For now, remittances to Mexico do not appear to have fallen. According to data from the Bank of Mexico, the country saw a record -- and short-lived -- spike of remittances in March of this year, with a little over $4 billion, a 36% increase from last year.
In an analysis posted to Twitter, Mexican economist Jonathan Heath attributed the record increase to "the depreciation of the exchange rate encouraging higher shipments," and to many Mexicans returning home from the United States, who may have sent their savings in advance, "to avoid traveling with cash and getting robbed."
As the pandemic swelled and lockdowns expanded, remittances have slowed back to normal rates in April and May, with nearly $2.9 billion and $3.4 billion respectively.
A global pause on remittances?
Globally, remittances are a lifeline between people in rich and poor countries.They move more money to families in low-and middle-income countries around the world than foreign direct investment and official development funds combined, according to the Migration Policy Institute. So when the economies in wealthy countries stumble, families across the globe can find their ability to pay for basics like food and medicine threatened.
Remittances to El Salvador, for example, dropped 40% in April 2020, compared to the same month last year, according to the country's central bank.
"The ongoing economic recession caused by Covid-19 is taking a severe toll on the ability to send money home and makes it all the more vital that we shorten the time to recovery for advanced economies," said World Bank Group President David Malpass in a recent statement.
As unemployment skyrockets across Latin America, the UN's World Food Programme (WFP) is already worried about hunger in the region. "[Latin America] has seen an almost three-fold rise in the number of people requiring food assistance," WFP said in a statement at the end of June.

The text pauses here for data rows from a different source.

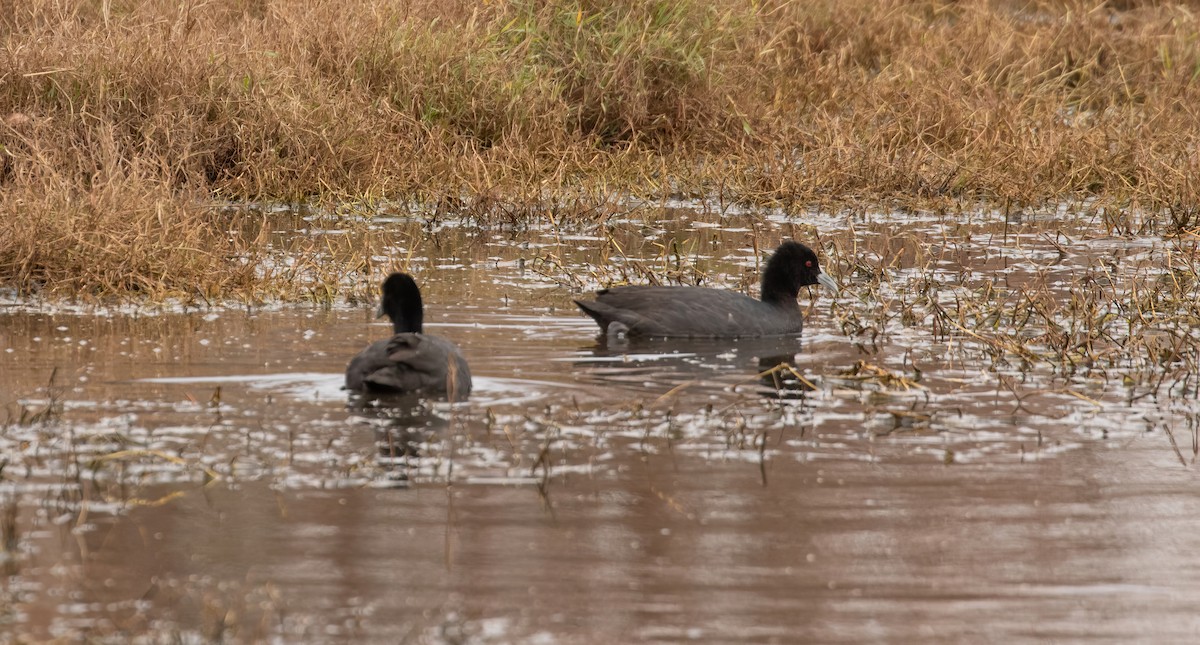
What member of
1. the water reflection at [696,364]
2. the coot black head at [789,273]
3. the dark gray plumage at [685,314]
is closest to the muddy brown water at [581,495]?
the water reflection at [696,364]

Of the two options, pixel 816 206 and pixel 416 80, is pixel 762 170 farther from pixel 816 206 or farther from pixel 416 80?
pixel 416 80

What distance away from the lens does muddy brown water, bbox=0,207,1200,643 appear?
17.2 ft

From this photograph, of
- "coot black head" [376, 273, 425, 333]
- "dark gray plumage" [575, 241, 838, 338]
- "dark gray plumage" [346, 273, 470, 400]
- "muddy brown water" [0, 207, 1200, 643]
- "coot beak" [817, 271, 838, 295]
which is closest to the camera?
"muddy brown water" [0, 207, 1200, 643]

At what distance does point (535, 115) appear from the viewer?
51.7ft

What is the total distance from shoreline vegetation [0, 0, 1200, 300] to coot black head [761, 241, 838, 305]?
261 cm

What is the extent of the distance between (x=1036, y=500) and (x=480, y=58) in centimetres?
993

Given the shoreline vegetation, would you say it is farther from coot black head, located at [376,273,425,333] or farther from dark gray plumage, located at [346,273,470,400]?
dark gray plumage, located at [346,273,470,400]

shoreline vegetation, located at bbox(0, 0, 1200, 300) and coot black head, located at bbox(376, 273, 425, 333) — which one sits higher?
shoreline vegetation, located at bbox(0, 0, 1200, 300)

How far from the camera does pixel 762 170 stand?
15180 mm

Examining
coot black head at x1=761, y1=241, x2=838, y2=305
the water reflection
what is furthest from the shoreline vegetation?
coot black head at x1=761, y1=241, x2=838, y2=305

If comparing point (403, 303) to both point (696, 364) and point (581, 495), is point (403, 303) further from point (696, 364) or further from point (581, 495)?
point (581, 495)

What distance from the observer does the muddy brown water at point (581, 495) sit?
5.25m

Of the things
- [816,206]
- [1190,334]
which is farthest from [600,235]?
[1190,334]

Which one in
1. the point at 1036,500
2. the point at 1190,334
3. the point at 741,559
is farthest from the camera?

López Aceves' mother has found a new part-time job. But she is not yet able to resume sending money home. So López Aceves moved an hour away to look for work, leaving her daughter in the care of her sister, and hoping the change will help make ends meet.
"We tried to quarantine but I couldn't completely because the situation here in Mexico is different," she told CNN. "I have to go look for work—to find a way to make money to help with the indispensable, which is food."